## ACTIVITY LIST
1. Answer these from the article on multiple sclerosis research:
(a) Which two institutions carried out the study?
(b) What job does Timothy Coetzee hold?
(c) What share of the biopsies held tiny fragments of cortex?
2. Pick up the article on multiple sclerosis research after its last sentence and carry it on.

## TEXT EXCERPT
*-*-*

New research findings buck the conventional belief that multiple sclerosis (MS) begins in the brain’s white matter and progresses to the cortex. The collaborative study conducted by the Mayo Clinic, headquartered in Rochester, Minn, and Cleveland Clinic, Cleveland, Ohio, indicates that MS may progress from the outermost layers of the brain to its deepest parts.

Claudia F. Lucchinetti, MD, co-lead author of the study, and Mayo Clinic neurologist, reiterates the results, “Our study shows the cortex is involved early in MS and may even be the initial target of the disease,” Lucchinetti says. Lucchinetti adds that focus should be re-directed to inflammation in the cortex when investigating the causes and progression of MS.

Researchers say understanding how the cortex is involved in the disease is critical to creating new therapies for MS. The study reportedly examined brain tissues from patients in the earliest stages of MS. Timothy Coetzee, PhD, chief research officer at the National Multiple Sclerosis Society emphasizes that, “What’s unique about the study, and the reason the National MS Society funded this international team of researchers, is that it offers a rare view of MS early in the disease,” Coetzee explains.

According to researchers, they studied the Mayo resource of white-matter biopsies taken primarily from patients who were initially suspected of having a tumor but were eventually proven to have MS.  Reportedly, one-fourth of the biopsies included tiny fragments of cortex. Study results suggested that cortical demyelinating lesions of early-MS patients resembled those found at autopsy with the exception of early lesions, which were highly inflammatory. Researchers say these findings reinforced the belief that treatments targeting inflammation in the disease may ameliorate MS effects on the cortex and white matter.

*-*-*

## SOURCE INFORMATION
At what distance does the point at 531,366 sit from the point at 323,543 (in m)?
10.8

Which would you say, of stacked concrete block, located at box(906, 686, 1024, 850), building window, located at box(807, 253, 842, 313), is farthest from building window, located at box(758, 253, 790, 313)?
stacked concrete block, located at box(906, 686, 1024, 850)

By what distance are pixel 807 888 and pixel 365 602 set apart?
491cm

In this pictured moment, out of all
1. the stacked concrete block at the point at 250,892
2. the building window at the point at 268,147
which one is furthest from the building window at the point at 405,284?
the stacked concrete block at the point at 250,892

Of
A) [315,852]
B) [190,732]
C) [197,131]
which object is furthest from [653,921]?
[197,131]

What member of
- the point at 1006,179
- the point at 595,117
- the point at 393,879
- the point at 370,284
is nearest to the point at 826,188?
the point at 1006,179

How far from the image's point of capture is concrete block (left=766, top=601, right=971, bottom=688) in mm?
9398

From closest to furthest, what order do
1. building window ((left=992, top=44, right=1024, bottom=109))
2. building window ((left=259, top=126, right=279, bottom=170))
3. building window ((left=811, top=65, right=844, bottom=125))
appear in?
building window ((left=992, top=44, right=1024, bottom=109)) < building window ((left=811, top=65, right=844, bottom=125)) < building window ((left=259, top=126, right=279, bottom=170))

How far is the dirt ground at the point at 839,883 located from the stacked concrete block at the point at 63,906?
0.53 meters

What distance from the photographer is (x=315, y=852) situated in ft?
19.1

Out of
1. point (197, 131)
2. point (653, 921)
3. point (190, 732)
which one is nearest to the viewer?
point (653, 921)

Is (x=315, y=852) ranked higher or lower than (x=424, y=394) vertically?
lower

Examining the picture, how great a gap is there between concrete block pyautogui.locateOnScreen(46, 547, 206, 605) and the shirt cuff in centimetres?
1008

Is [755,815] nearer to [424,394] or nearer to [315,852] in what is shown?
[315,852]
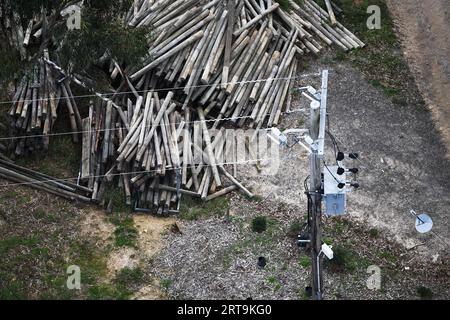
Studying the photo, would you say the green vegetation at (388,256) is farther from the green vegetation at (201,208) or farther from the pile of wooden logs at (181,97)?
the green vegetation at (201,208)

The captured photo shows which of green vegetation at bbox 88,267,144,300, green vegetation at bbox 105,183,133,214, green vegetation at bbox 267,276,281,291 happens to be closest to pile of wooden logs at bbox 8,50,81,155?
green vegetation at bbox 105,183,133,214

*-*-*

## TASK-BY-TASK OUTPUTS
1.
(a) The Mayo Clinic and Cleveland Clinic.
(b) He is chief research officer at the National Multiple Sclerosis Society.
(c) One-fourth.

2.
Researchers also reported a high frequency of cortical demyleination lesions. Additional results indicated 20% of the white matter biopsies exhibited inflammatory demyelination contained entirely in the cortex. Inflammation, the study says, was also present in the meninges. 

Lucchinetti reports that the study’s findings along with experimental data from MS animal models reinforced researchers’ “outside-in” theory about the disease. The study’s results also indicate a need to utilize magnetic resonance imaging (MRI) to investigate further into the cortical lesions of MS, as cortical damage is reported to be an important correlate of progressive disability and cognitive dysfunction in MS.

The study was recently published in the New England Journal of Medicine.